The conductor, Sir Benjamin Britten seems to have had excellent insight to this music. Indeed, as Britten was a composer himself (one of the greatest of the 20th century) he seems to have had a special feeling for church music and composed several of his own pieces based upon religious texts or modeled along the lines of a religious liturgy.
on September 16, 2001
I second everything said about this by the reviews above! This is a warm recording sung very well, it'sd a real treat this one. Pitty Britten didn't do the St Matthew Passion. This is a super buy
This recording was highly praised when it first appeared, but it hasn't worn too well. It all sounds a bit staid, and the sound is thick. The chorus is warm, but their sound too is heavy, and the chorales are sluggish. The soloists are fine; Gwynne Howell is a big-voiced Jesus, and Heather Harper, a great singer, is secure, although she sings her big aria rather straight -- is it possible that these singers might have been more familiar expressively with a German text? The major drawback, though, is Pears's Evangelist. He's sweet and expressive, but the voice is very uneven, and the sustained notes wobble distinctly. Compared with Anthony Rolfe Johnson on Gardiner's set (or even Haefliger, on the old Richter set), Pears does not seem particularly effective. The Chorus and the Evangelist are the heart of the St. John Passion, and it's the limitations with both that make this set perhaps less than it could have been. Britten's conducting -- in the days before the period instrument movement really took off -- is certainly efficient, but it doesn't seem all that interesting to me. I have to admit, though, that I don't much like another much-praised set: the Klemperer St. Matthew.

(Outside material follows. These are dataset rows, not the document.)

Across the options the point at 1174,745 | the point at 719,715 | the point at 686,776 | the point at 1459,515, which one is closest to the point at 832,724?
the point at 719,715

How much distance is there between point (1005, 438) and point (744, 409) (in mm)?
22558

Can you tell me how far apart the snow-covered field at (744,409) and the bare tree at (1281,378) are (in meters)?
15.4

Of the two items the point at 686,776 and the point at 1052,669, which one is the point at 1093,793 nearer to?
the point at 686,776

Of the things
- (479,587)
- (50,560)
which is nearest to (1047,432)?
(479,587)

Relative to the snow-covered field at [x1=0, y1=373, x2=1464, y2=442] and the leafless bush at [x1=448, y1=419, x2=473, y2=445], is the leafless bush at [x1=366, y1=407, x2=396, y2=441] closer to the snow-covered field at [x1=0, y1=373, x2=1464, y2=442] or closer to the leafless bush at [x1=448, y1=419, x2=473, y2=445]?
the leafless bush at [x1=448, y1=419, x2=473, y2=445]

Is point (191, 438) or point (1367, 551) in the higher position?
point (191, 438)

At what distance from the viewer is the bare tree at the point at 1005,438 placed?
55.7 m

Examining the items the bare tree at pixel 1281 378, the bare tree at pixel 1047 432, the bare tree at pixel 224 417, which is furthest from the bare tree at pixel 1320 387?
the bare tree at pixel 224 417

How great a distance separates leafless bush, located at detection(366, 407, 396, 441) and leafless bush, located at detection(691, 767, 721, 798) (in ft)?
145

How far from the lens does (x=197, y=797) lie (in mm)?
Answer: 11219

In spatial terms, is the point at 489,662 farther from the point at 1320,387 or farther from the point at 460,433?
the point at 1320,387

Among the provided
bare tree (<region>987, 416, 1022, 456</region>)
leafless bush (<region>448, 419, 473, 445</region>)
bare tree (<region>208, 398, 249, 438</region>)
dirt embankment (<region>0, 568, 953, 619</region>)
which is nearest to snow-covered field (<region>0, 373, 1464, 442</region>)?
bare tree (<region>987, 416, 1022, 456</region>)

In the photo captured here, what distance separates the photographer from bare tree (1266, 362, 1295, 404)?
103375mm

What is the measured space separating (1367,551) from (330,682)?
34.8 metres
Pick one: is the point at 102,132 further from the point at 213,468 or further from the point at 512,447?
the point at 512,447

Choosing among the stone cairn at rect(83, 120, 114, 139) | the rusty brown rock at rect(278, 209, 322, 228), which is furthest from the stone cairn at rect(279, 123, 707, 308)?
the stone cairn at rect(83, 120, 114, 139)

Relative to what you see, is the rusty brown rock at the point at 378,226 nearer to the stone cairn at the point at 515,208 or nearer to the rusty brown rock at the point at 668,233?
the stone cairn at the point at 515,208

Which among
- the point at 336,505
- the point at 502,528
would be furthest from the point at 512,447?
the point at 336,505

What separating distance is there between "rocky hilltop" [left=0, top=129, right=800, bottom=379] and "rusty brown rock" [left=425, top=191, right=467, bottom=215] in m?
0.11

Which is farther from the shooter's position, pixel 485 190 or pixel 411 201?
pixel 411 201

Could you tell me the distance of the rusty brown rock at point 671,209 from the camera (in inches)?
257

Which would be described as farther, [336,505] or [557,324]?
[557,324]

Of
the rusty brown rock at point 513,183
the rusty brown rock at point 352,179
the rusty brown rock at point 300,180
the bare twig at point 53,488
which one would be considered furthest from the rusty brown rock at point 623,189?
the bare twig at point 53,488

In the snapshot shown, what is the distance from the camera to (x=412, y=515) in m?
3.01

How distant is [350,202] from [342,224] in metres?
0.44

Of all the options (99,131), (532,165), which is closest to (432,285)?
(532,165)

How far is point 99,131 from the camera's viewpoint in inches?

Bach's Passions haven't made their way in English translations for the same reason that Messiah hasn't made its way in German: the text is inextricably tied to the original language. But if that sense of rightness isn't important to you, I agree with the other reviewers that Britten's Englished Bach is deeply felt and absorbing. Peter Pears couldn't be bettered as a dramatic Evangelist (although by 1971 his voice couldn't be called fresh).
The other soloists are also fine, but I'm not totally convinced by the large chorus that uses boys instead of women. Thier piping timbre isn't easy to get used to (unless you already love it -- I don't). But the bigger problem is that you can't hear the words very well, due to the backward placement of the chorus. If you're going to English the St. John Passion, shouldn't prime attention be paid to intelligibility?
on August 29, 2006
I must disagree with my fellow reviewers. Although I find Britten's general direction quite excellent, there are a few recording issues that interfere with the music. At points, the balance and the dynamics are erratic, which may simply be the fault of the technical engineers rather than the performers. Although the solo sections can be sublime, the choral sections suffer sloppy cutoffs and often incomprehensible diction.